Robert Kusmirowski bezieht sich in seinen Arbeiten oft auf die wahren Spuren der Vergangenheit. So diente ihm ein historisches Foto aus den frühen 30er Jahren, auf dem die Innenräume des Lufthansa Büros in der Lindenstr. 35 zu sehen sind, als Inspiration und Vorlage für den Nachbau in den heutigen Räumen. Für die Zeit der Ausstellung werden also die Galerieräume von Zak-Branicka verschwinden; am Ort des gewohnten Ausstellungsraumes wird die Zeit um über achtzig Jahre zurück gestellt.

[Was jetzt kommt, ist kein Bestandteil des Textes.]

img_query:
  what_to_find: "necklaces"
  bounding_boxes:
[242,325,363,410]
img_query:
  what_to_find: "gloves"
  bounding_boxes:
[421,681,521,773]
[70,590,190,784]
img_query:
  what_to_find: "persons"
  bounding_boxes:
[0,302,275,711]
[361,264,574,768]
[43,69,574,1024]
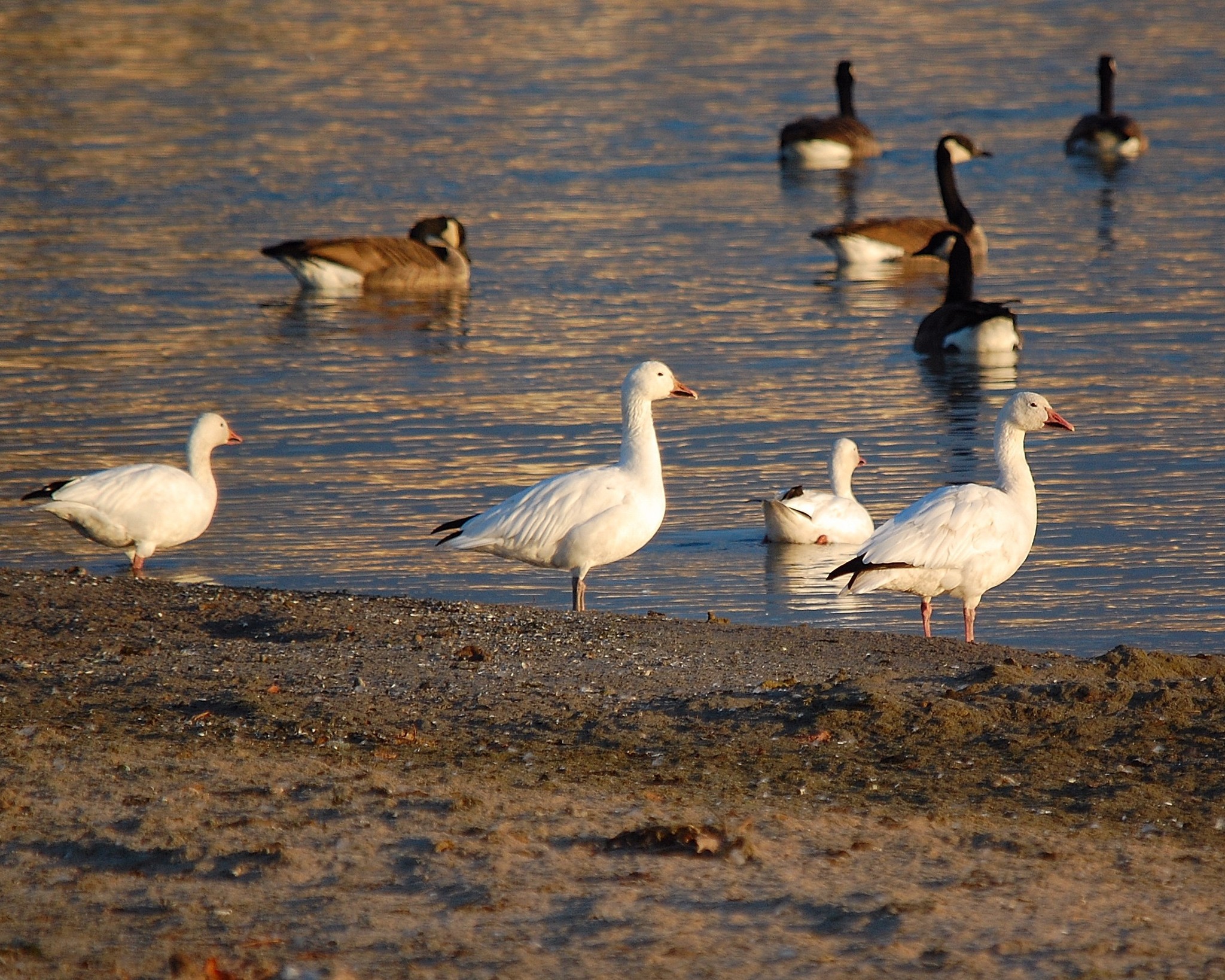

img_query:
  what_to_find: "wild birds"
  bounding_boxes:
[259,216,474,301]
[780,59,1025,364]
[22,411,243,583]
[743,392,1075,644]
[1064,51,1149,163]
[428,359,698,612]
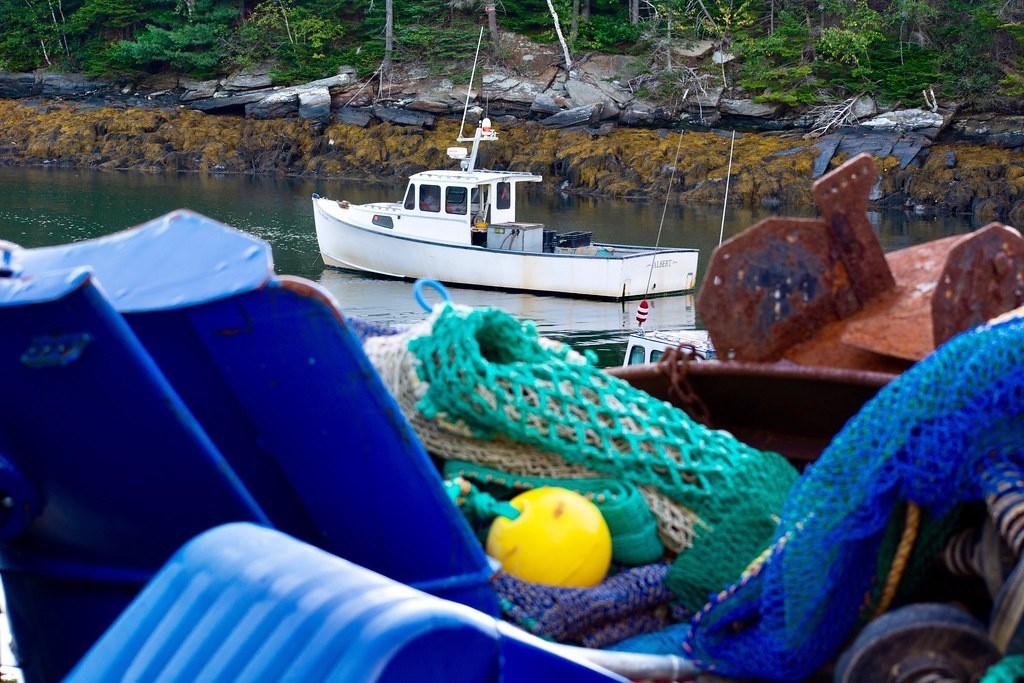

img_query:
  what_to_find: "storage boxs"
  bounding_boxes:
[542,230,593,253]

Sogar ein Schild auf der Tür weist auf das alte Büro hin und Wahrheit und Fiktion, Gegenwart und Vergangenheit beginnen zu verschmelzen. Es ist schwer zu erkennen, ob das Streckennetz oder die Fotos im Raum „echt“ sind, und wer eine Reise in die Vergangenheit machen möchte, kann ein Ticket mit seinem eigenen Namen erwerben. Hier ist nun alles möglich.
Kusmirowski lässt in seiner künstlerischen Praxis Fakten und Fiktion verschwimmen, indem er die Ortsgeschichte der Galerie als Ausgangspunkt für seine spielerische Forschung verwendet. Er sammelt, formt und konstruiert diese fein gearbeiteten Momentaufnahmen, um uns daran zu erinnern, dass die Vergangenheit dazu tendiert, sich selbst zu wiederholen. Er untersucht die Vorstellungen von Geschichte und ihrer Repräsentation, sowie jene der Erinnerung; zeigt jedoch auch auf eine unheimliche Art und Welse seine Selbstidentifikation mit einer gedachten kollektiven Vergangenheit.
Kusmirowski verwendet die Vergangenheit als Rohmaterial und erfindet sie gleichzeitig neu, denn er verwendet Fake-Fotografien, Fälschungen und unwahrscheinliche Materialien, die unsere individuelle und kollektive Erinnerung hinterfragen. Somit verwandelt er die Gegenwart in seine persönliche, imaginäre Zeitkapsel. Kusmirowski nimmt in diesen gedachten Installationen die Rolle des Protagonisten ein und ist gleichsam Darsteller, Regisseur und Publikum, wie auf den Fotos, auf denen sich Kusmirowski als Pilot der Deutschen Lufthansa AG darstellt/fotografiert.